Please give back the listing exactly, without any of its pictures.

- [GIVEN INFORMATION]
════════════════════
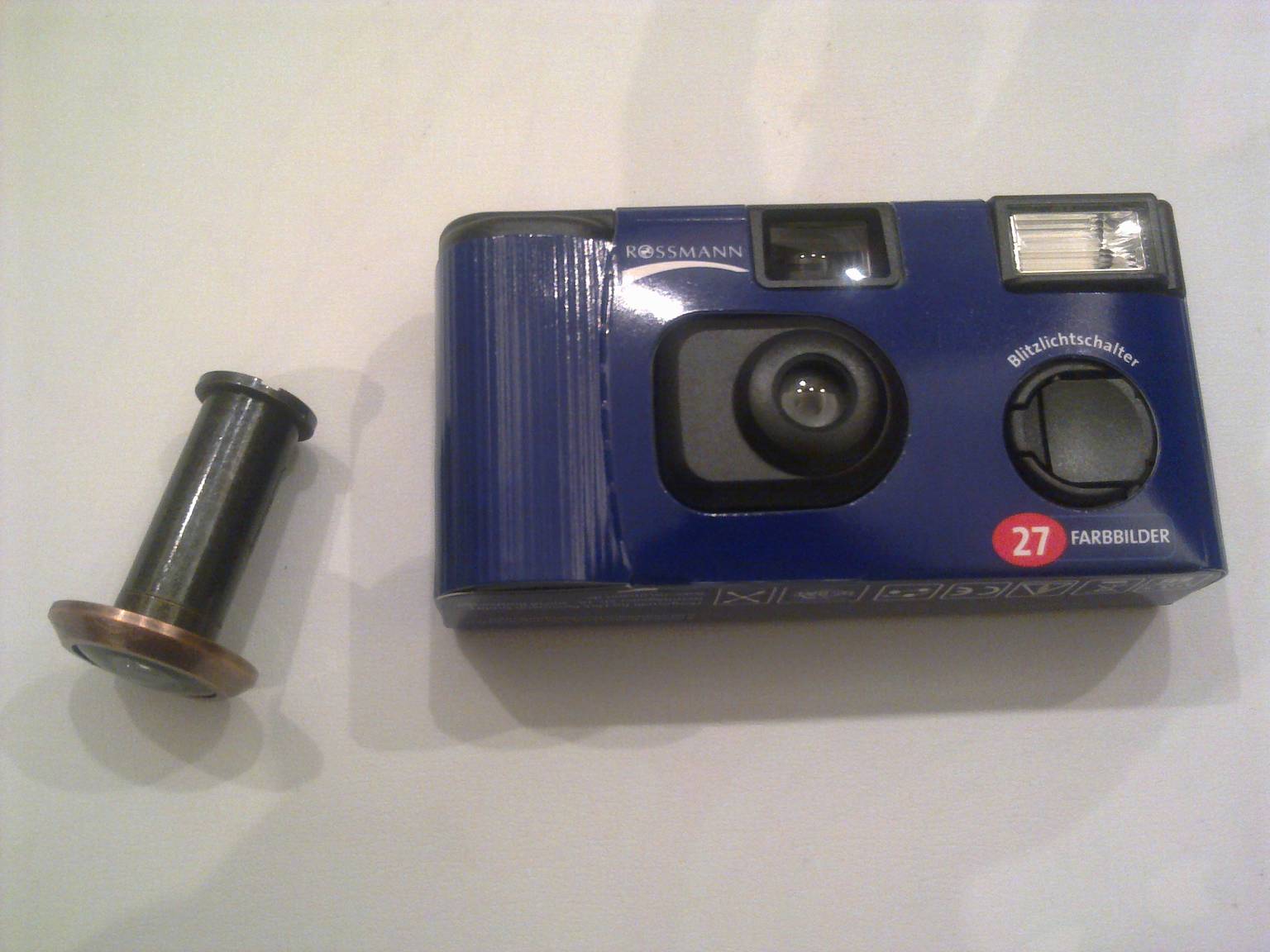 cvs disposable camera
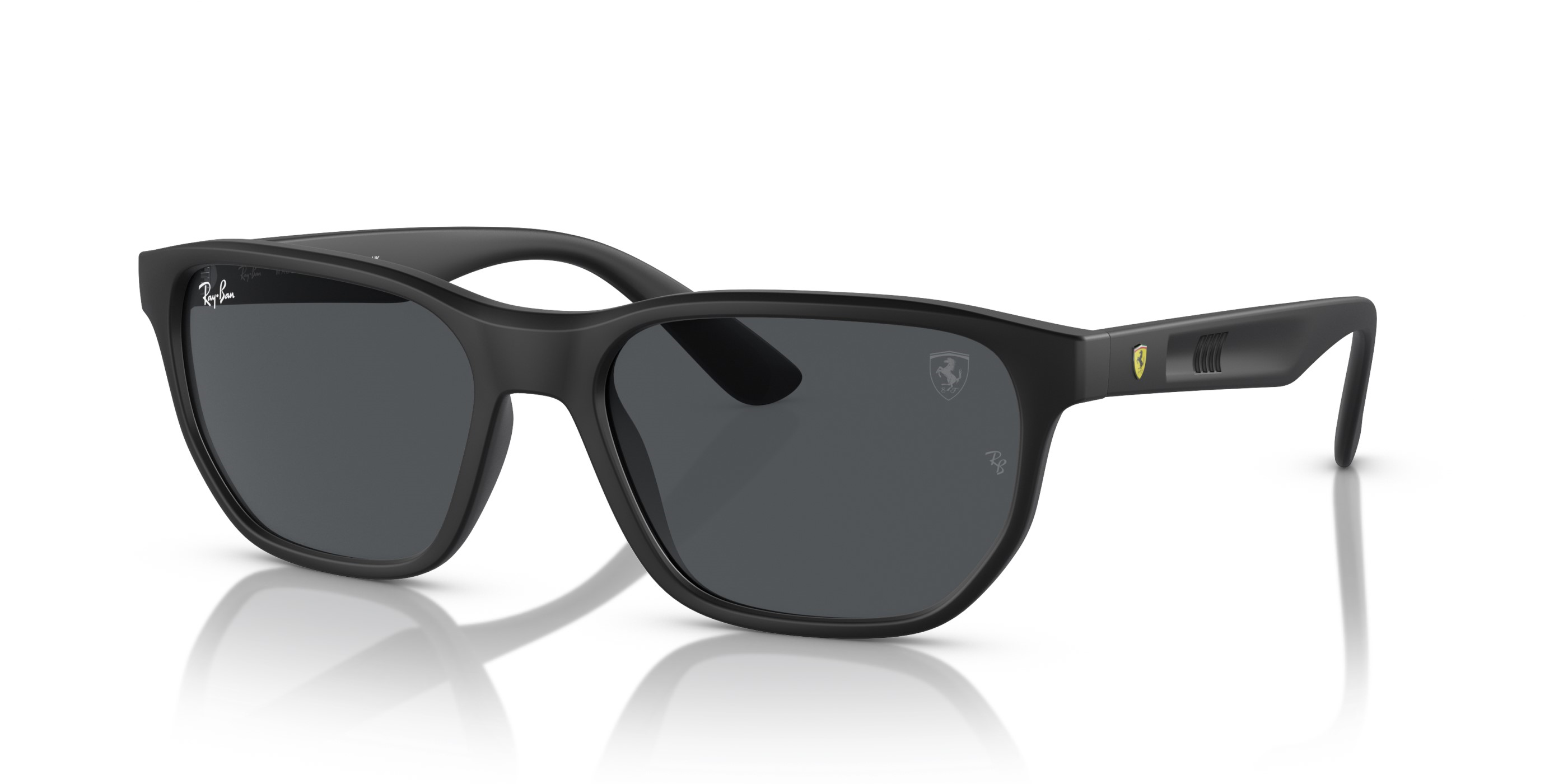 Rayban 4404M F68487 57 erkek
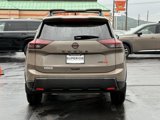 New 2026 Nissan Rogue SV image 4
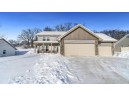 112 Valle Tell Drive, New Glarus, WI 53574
════════════════════
- [REPLY TO THE EXERCISE]
 cvs disposable camera
 Rayban 4404M F68487 57 erkek
 New 2026 Nissan Rogue SV image 4
 112 Valle Tell Drive, New Glarus, WI 53574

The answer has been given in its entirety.